[MLton] can mlbasis rename the top-level?
Matthew Fluet
fluet@cs.cornell.edu
Wed, 7 Sep 2005 10:17:42 -0400 (EDT)
> Forgive me for being stupid, but why not just use { and } ?
>
> It's easy to keep a count of the opening and closing {}s in the lexer.
> The only detail would be (afaics) to watch out for nested comments
> (since they could have unmatched {}s), but that just needs another
> state in the lexer.
It's not just comments. Unmatched {}s can also appear in strings (and
character constants). And open comment delimiters in strings shouldn't
actually start a comment. And escaped quotes shouldn't actually close the
string. And string quotes in comments shouldn't actually start a string.
You're required to duplicate, in its entirety, the most complicated
portion of the ML lexer in the MLB lexer. Not to mention that you are
adding the further complication of balancing {}s, a characteristic that is
not enforced by the ML lexer (though it is by the ML parser).
(Admittedly, the MLB lexer does already know how to handle ML-style
comments and ML-style strings (for file-name and annotations).)
But, as I said before, if you could assume that you only ever got
syntactically well-formed source code, then there isn't any problem.
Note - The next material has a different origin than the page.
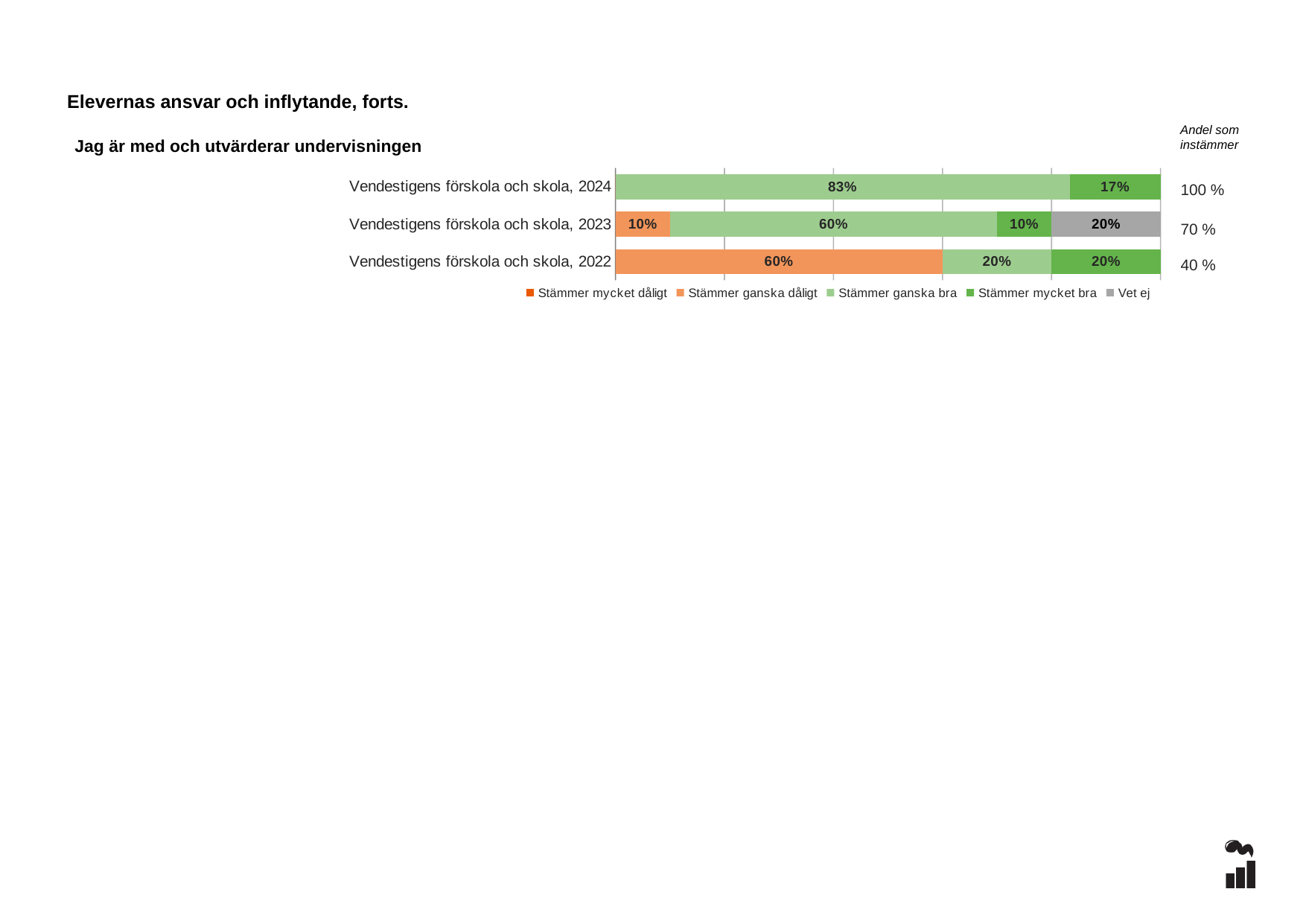
What is the value for "Vet ej" for Vendestigens förskola och skola, 2023? 20% What is the title of the chart? Jag är med och utvärderar undervisningen How many series does the legend list? 5 What is the value for "Stämmer mycket bra" for Vendestigens förskola och skola, 2024? 17% What is the difference between the "Stämmer ganska bra" values for 2024 and 2023? 23% What is the value for "Stämmer ganska dåligt" for Vendestigens förskola och skola, 2023? 10% How many bars (categories) are shown in the chart? 3 Which year has the highest "Andel som instämmer" value? 2024 What is the value for "Stämmer ganska dåligt" for Vendestigens förskola och skola, 2022? 60% What is the value for "Stämmer ganska bra" for Vendestigens förskola och skola, 2024? 83% Which is larger: the "Stämmer ganska dåligt" value for 2022 or for 2023? 2022 What kind of chart is shown on the slide? Stacked bar chart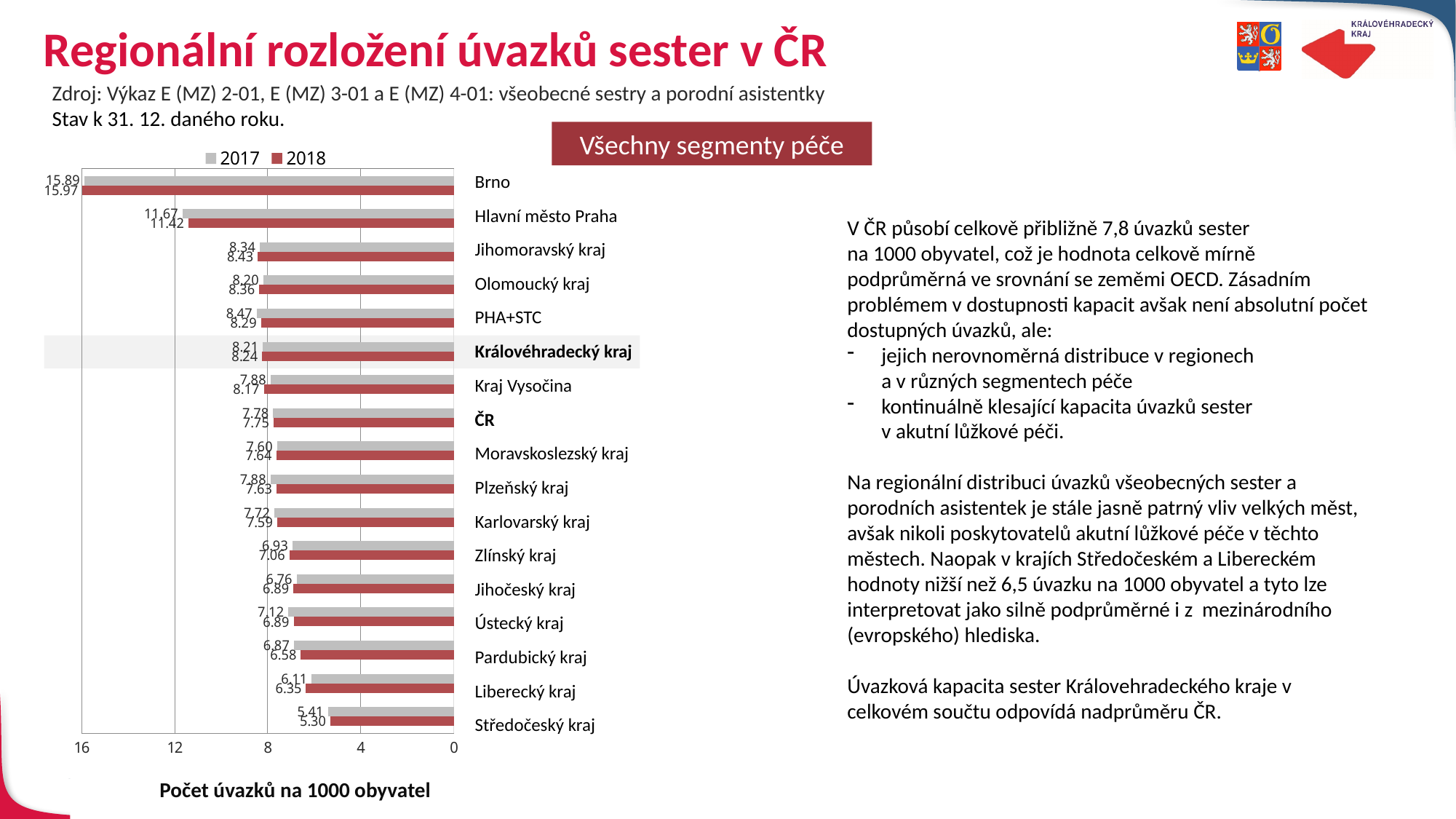
What is the 2017 value for Královéhradecký kraj? 8.21 What is the difference between the 2017 and 2018 values for Hlavní město Praha? 0.25 Which category has the lowest 2017 value? Středočeský kraj What is the label of the horizontal axis of the chart? Počet úvazků na 1000 obyvatel How many categories are shown on the chart? 17 What is the 2018 value for Středočeský kraj? 5.30 What is the 2018 value for Brno? 15.97 How many series does the legend list? 2 Which is larger for Liberecký kraj, the 2017 value or the 2018 value? 2018 Which category has the highest 2018 value? Brno What kind of chart is shown on the slide? Bar chart What is the 2017 value for ČR? 7.78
The
difficulty arises when a syntactic-error in embedded SML code (which might
have a recognizable/understandable error message if it were lexed/parsed
as SML) yields an unintelligible error related to the MLB lexer/parser.
Or, as Stephen put it: "One should either completely understand the
enclosed language or should not try to understand it at all. Any half-way
point is likely to be wrong or confusing, since it won't be the full
language."